SPOJ-下一个回文

Posted 2023-02-21

【中文标题】SPOJ-下一个回文

【英文标题】：SPOJ-The next palindrome

【发布时间】：2018-08-25 07:42:26

【问题描述】：

问题-

https://www.spoj.com/problems/PALIN/

-输入测试用例个数

-输入测试用例

-输出与输入的测试用例最接近的回文数，不包括用例本身

我的尝试-

t=int(input())
while t>0:
    k=int(input())
    rev=0
    while k!=rev:
        k=k+1
        no=k
        rev=0
        while no>0:
            rev=(rev*10)+(no%10)
            no=no//10
        if k==rev:
            print(k)
    t=t-1

问题-

我收到“超出时间限制”，但我无法思考或找到更快的程序。

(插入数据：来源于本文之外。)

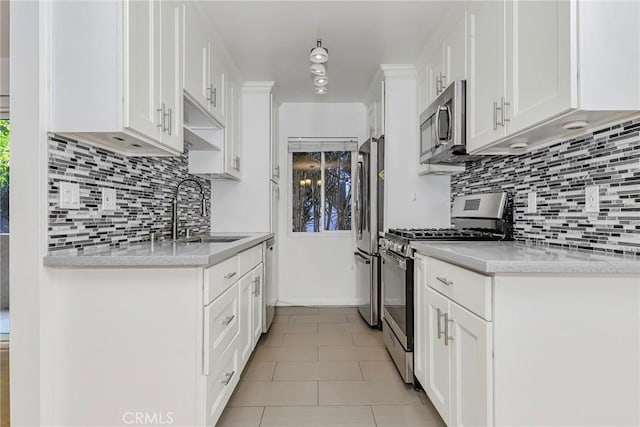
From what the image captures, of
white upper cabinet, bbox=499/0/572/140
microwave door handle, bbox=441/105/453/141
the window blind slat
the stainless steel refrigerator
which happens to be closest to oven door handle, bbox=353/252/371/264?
the stainless steel refrigerator

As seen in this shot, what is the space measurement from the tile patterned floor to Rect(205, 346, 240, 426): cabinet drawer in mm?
180

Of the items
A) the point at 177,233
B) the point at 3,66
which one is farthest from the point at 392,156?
the point at 3,66

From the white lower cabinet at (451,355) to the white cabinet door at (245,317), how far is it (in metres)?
1.01

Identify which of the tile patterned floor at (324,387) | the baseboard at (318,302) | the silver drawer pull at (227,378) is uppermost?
the silver drawer pull at (227,378)

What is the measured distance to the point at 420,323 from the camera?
2135mm

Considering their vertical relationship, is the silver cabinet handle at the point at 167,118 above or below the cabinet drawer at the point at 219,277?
above

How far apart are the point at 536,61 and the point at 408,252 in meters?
1.15

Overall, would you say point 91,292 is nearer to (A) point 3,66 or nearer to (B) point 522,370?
(B) point 522,370

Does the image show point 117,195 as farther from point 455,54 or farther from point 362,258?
point 362,258

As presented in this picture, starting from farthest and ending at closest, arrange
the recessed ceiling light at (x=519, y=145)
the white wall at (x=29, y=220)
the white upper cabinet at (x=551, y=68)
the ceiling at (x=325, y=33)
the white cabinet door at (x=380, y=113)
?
the white cabinet door at (x=380, y=113)
the ceiling at (x=325, y=33)
the recessed ceiling light at (x=519, y=145)
the white wall at (x=29, y=220)
the white upper cabinet at (x=551, y=68)

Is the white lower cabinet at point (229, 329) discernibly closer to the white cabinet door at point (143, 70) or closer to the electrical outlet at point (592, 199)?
the white cabinet door at point (143, 70)

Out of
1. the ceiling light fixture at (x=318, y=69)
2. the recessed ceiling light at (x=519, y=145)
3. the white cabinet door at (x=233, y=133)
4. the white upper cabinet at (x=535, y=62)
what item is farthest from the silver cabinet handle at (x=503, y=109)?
the white cabinet door at (x=233, y=133)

我找到的答案真的很长而且很复杂。

如何修复我的代码？

【参考方案1】：

您可以通过将数字视为字符串来节省大量时间，而不仅仅是猜测每个可能的数字并检查它是否是回文：

def next_pal(x):
    s = str(x)
    if len(s) % 2:  # odd
        # take the first half (including the middle digit)
        first_half = s[:len(s)//2+1]
        # construct a number that's that half,
        # plus itself reversed (without the middle digit)
        candidate = int(first_half + first_half[-2::-1])
        # that number could be smaller (e.g. if we started with 245)
        if candidate > x:
            return candidate
        # let's try again: we increment the first half and do the same thing:
        new_first_half = str(int(first_half) + 1)
        # but be careful: we could be adding a digit here (e.g. 999 -> 100001)
        if len(new_first_half) == len(first_half):
            return int(new_first_half + new_first_half[-2::-1])
        # instead, in those cases, we just return the smallest palindrome of that length
        return 10**len(s) + 1
    else:  # even
        # similar dance for even
        first_half = s[:len(s)//2]
        candidate = int(first_half + first_half[::-1])
        if candidate > x:
            return candidate
        new_first_half = str(int(first_half) + 1)
        if len(new_first_half) == len(first_half):
            return int(new_first_half + new_first_half[::-1])
        return 10**len(s) + 1

注意你有两个循环（我没有计算外部循环，因为没有办法绕过它），而我没有。